■ Instructions:
**a)** Answer these questions from the opinion piece about the exam question controversy, one per line:
(i) Students from which area could understandably have been upset by the exam question?
(ii) What three things does the piece say egged the students on?
(iii) What did the piece say we were treated to a full page from?
**b)** Decide whether each statement agrees with the opinion piece about the exam question controversy, and back each yes or no with a quote from it:
(i) The piece says some students in the Navan area were upset by an exam question.
(ii) The piece calls the teachers' reaction measured.
(iii) The piece mentions affronts to people's dignity in hospitals and nursing homes.
**c)** Carry on the opinion piece about the exam question controversy from its last sentence.

======== Excerpted passage

We’re strong on spurious rights and weak on values that matter

ARE there questions to be answered about the questions they set?

We’re strong on spurious rights and weak on values that matter

Or does the real question lie somewhere else.

For example, why are we getting worked up about an oversight in some exam papers at a time when people are facing more serious affronts to their dignity in hospitals and nursing homes?

We can understand why some students in the Navan area were upset by an exam question asking people to write about "travelling in the school bus".

But by the end of last week's controversy, students all over the country were being encouraged to feel upset.

Egged on by media attention, an over-the-top reaction by some teachers and the opportunism of certain politicians, they were led to believe themselves wronged, to feel a sense of outrage they shouldn't have felt in the first place.

Unfortunately, too, we were treated to a full page from the Government's crisis management handbook.

================
======== Entries provided

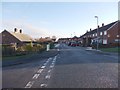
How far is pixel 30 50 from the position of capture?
31.5m

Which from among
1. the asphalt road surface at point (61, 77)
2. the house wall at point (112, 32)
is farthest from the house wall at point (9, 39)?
the asphalt road surface at point (61, 77)

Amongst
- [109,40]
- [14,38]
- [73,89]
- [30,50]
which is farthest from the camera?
[109,40]

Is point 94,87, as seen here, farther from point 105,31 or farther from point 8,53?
point 105,31

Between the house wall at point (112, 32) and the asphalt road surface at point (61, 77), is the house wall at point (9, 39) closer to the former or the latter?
the house wall at point (112, 32)

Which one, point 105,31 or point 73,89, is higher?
point 105,31

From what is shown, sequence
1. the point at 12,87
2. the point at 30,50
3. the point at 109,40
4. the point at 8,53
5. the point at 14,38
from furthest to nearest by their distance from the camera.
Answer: the point at 109,40
the point at 14,38
the point at 30,50
the point at 8,53
the point at 12,87

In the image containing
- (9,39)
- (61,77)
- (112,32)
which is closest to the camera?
(61,77)

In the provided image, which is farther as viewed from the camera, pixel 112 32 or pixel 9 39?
pixel 112 32

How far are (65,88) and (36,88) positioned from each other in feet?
3.29

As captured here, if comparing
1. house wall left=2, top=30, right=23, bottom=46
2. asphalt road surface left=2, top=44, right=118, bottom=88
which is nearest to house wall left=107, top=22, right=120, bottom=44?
house wall left=2, top=30, right=23, bottom=46

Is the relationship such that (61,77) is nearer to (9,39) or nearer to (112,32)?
(9,39)

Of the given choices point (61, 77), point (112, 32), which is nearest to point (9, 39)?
point (112, 32)

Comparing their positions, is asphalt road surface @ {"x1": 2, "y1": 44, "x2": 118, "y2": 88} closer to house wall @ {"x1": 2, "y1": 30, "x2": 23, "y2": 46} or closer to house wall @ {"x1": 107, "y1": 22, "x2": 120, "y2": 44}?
house wall @ {"x1": 2, "y1": 30, "x2": 23, "y2": 46}

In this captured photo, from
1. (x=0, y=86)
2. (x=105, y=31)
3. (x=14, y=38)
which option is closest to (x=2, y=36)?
(x=14, y=38)
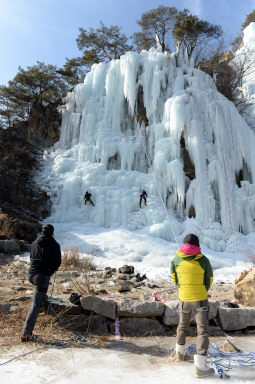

================

■ Responses to the tasks:
**a)**
(i) The Navan area.
(ii) Media attention, an over-the-top reaction by some teachers, and the opportunism of certain politicians.
(iii) The Government's crisis management handbook.

**b)**
(i) Yes: "some students in the Navan area were upset by an exam question"
(ii) No: "an over-the-top reaction by some teachers"
(iii) Yes: "more serious affronts to their dignity in hospitals and nursing homes"

**c)**
We got the initial soothing noises, the call for 'sensitivity,' and the mandatory 'report' into the exam paper faux pas.

Not that the opposition did any better. Exam papers should be capable of being modified, said Fine Gael's Olwyn Enright, so that issues "related to a significant national tragedy such as the one in Meath" would not feature.

Should Fine Gael not go the whole hog, one wonders, and apologise for not having foreseen this glitch in our examination system?

And are we to infer from Olwyn's call that it really doesn't matter if our exams include questions about Beslan or the tsunami since our teenagers are unlikely to be upset about the fate of the far-off? And are we happy with that?

The episode reveals something more than silliness in our society.

We seem no longer capable of discerning between the harmful and the beneficial, or distinguishing between the serious and the trivial.

The Equality Authority and the National Women's Council of Ireland were dismayed last week by the High Court ruling that Portmarnock golf club can continue to exclude women as full members. And the ISPCC and Barnardos would, it seems, criminalise parents who make the slightest physical contact when disciplining their children. They backed a Council of Europe criticism of our law in this area.

There is an obvious paradox between our attempts at vigilance over issues as unimportant as examination papers and male-only golf clubs, and our failure to ensure a basic level of decency in the way we treat our sick and elderly people.

Perhaps it can be explained by the decline in respect for core values like duty, responsibility and service to others.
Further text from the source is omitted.